A run of rows
------------------------
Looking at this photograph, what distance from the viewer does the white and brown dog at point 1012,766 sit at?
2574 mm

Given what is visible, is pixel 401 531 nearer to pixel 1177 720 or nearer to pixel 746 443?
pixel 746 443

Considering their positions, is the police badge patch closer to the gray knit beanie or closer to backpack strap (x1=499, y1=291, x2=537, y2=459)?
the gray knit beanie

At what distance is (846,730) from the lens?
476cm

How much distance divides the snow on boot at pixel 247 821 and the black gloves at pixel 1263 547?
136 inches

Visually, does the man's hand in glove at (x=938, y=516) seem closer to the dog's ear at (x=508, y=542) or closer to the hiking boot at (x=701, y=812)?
------------------------
▶ Problem: Copy out all of the rows above word for word, changing nothing.

▶ Output of the exercise:
Looking at this photograph, what distance from the viewer does the white and brown dog at point 1012,766 sit at?
2574 mm

Given what is visible, is pixel 401 531 nearer to pixel 1177 720 or nearer to pixel 746 443?
pixel 746 443

Considering their positions, is the police badge patch closer to the gray knit beanie or closer to backpack strap (x1=499, y1=291, x2=537, y2=459)?
the gray knit beanie

At what distance is (846,730) from the lens?
476cm

How much distance divides the snow on boot at pixel 247 821 and the black gloves at pixel 1263 547?
136 inches

Visually, does the man's hand in glove at (x=938, y=516) seem closer to the dog's ear at (x=508, y=542) or closer to the hiking boot at (x=701, y=812)?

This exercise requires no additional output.